My laboratory studies one of the fundamental molecular trafficking pathways within the cell: bidirectional transport of macromolecules between the nucleus and the cytoplasm. To investigate this problem we use cellular and molecular techniques in combination with fluorescence and electron microscopy. We also explore possible practical applications by incorporating viral research into our studies. We study how viruses deliver their genome to the cell nucleus. These studies on nuclear import of viral genomes are of particular importance because they may lead to the development of treatments and drugs that block nuclear uptake of viruses and thereby viral replication and propagation of infections. The viruses presently under investigation in our lab include Influenza virus, Hepatitis B virus and parvoviruses.
Molecular trafficking between the nucleus and the cytoplasm occurs through specialized multi-protein channels called nuclear pore complexes (NPCs). As the NPC is the major player in nucleocytoplasmic transport, we are also molecularly and structurally characterizing the NPC.

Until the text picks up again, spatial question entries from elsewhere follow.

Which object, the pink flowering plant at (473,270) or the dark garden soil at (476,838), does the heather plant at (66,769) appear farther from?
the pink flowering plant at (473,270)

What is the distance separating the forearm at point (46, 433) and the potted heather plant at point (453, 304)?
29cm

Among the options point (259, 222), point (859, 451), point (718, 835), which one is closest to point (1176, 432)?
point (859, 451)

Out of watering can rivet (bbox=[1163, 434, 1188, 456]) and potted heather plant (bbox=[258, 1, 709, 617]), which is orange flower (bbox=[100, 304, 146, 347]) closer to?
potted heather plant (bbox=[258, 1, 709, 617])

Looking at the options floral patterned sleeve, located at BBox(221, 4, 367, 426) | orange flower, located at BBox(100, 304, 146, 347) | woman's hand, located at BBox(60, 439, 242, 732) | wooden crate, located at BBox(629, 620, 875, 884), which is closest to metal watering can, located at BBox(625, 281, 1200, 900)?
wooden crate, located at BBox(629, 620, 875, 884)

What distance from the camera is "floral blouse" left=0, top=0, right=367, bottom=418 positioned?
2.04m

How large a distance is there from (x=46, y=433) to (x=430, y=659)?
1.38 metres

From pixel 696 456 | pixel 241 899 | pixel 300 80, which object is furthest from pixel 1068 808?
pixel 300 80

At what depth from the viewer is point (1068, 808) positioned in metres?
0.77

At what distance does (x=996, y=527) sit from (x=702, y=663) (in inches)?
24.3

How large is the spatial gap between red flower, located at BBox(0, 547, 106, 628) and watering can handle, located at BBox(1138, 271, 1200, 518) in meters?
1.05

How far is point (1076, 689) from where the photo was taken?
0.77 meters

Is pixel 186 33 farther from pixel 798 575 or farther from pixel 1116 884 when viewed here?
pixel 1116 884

Figure 1: Current NPC model with its major structural components together with immuno-EM localization of the nucleoporins Nup358/RanBP2 and Nup153. Key referenes: Panté et al., 2000; Fahrenkrog et al., 1998; Panté and Aebi 1996c; Panté et al., 1994.

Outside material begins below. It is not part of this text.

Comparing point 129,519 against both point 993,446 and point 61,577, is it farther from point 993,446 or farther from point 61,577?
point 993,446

To study nuclear import in vivo we use a model system consisting on microinjection of transport substrates into the cytoplasm of Xenopus oocytes in combination with colloidal gold labeling and high-resolution electron microscopy.

Figure 2: A visualization of nuclear import of proteins by EM. Electron micrographs show gold particles coated with a nuclear protein (nucleoplasmin) entering the nucleus through the NPC. Different steps of nuclear import are depicted and also illustrated with schematic diagrams. For these experiments gold-conjugated nucleoplasmin was injected into the cytoplasm of Xenopus oocytes, which were then fixed and prepared for EM at different times following injection. Key referenes: Görlich et al., 1996; Panté and Aebi 1996a.

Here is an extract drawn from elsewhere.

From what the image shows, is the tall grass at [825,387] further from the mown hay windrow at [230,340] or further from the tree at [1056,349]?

For the studies of nuclear import of viruses we also use the Xenopus system, as well as cells infected with virus followed by visualization using indirect immuno-localization and fluorescence microscopy.


Figure 3: Examples of our studies of nuclear import of (a) Hepatitis B virus (HBV) capsids and (b) the parvovirus minute virus of mice (MVM). (a) Electron micrographs of NPC cross-sections from Xenopus oocytes that have been mock injected with PBS or injected with mature authentic capsid (MatC) or capsids expressed in E. Coli (EcPC). Arrowheads point to capsids associated with the nuclear face of the NPC, demonstrating that intact HBV capsids are able to cross the NPC. (b) Confocal immunofluorescence image of a cell infected with MVM. MVM (in green) and NPCs (in red) were detected by immuostaining. Key referenes: Rabe et al., 2003; Panté and Kann 2002.